Looking back on his first six months, he says a lot has happened and it took a while to settle in: "We were all very homesick at first and called home almost every night...until we got a huge phone bill! I felt so nervous at the first service I conducted - I really struggled with the language and I found it hard to find the right words. But everyone has been so patient and kind - we were overwhelmed by the number of cards we received at Christmas. The weather will certainly take a bit of getting used to!"

Ordained in 1992 into the United Church of Papua New Guinea, the land that Garo left behind is very different to the place that will be his home for the next five years. Situated along the Pacific "Ring of Fire", the country is subject to frequent earthquakes, mudslides and sometimes even tsunamis. It is a tropical, mountainous region, with more than 700 indigenous languages. Garo said, "Church life is very different too. My first placement was in a very remote area with lots of witchcraft, but here that is very rare and the church has so much more freedom and fewer difficulties".

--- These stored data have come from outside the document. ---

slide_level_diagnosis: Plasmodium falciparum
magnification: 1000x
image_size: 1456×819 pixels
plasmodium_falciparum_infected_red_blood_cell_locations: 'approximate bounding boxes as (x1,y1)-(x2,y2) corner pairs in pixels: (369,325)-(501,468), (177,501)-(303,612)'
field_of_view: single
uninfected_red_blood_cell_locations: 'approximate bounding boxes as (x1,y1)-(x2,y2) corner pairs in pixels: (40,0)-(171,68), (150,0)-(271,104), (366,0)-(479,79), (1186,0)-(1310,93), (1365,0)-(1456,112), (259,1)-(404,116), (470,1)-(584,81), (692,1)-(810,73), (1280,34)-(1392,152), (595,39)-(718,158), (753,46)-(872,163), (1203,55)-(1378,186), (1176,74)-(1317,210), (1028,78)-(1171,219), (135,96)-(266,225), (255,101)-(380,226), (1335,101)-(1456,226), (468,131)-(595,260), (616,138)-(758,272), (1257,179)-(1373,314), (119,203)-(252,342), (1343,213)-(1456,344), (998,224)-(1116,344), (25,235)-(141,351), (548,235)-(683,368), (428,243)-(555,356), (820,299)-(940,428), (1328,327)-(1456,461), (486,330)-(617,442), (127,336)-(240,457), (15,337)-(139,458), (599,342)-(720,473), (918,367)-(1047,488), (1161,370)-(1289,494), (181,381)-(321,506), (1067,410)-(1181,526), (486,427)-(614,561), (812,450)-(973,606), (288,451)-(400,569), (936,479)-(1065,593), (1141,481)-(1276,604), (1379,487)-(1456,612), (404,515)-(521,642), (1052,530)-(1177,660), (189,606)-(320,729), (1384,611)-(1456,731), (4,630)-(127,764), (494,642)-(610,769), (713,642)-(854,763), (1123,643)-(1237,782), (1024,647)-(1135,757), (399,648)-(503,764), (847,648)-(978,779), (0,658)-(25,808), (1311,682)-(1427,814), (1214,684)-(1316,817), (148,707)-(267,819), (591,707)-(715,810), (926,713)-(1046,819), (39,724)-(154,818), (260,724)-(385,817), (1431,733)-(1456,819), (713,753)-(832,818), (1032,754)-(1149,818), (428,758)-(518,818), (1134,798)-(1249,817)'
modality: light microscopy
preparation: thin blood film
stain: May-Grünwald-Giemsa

Having initially struggled with conducting services, Garo and his family have tried to add a new flavour to local church worship, using traditional songs and dance from Papua New Guinea. He wants to encourage people to explore his culture as much as he is exploring theirs and has a passion for seeing young people more involved in the life of the Church; "In my circuit, we are slowly seeing the church being transformed as people of all ages take an interest in what's going on. We need to pay special attention to the younger generation because they will be our future church; otherwise there won't be anyone in the church in the next 20 to 30 years time. We need to show them that they are loved just as they are and give them opportunities to both learn from us and teach us new truths about God's work in the world. These challenges can often seem too big to take on, but God will take care of our worries."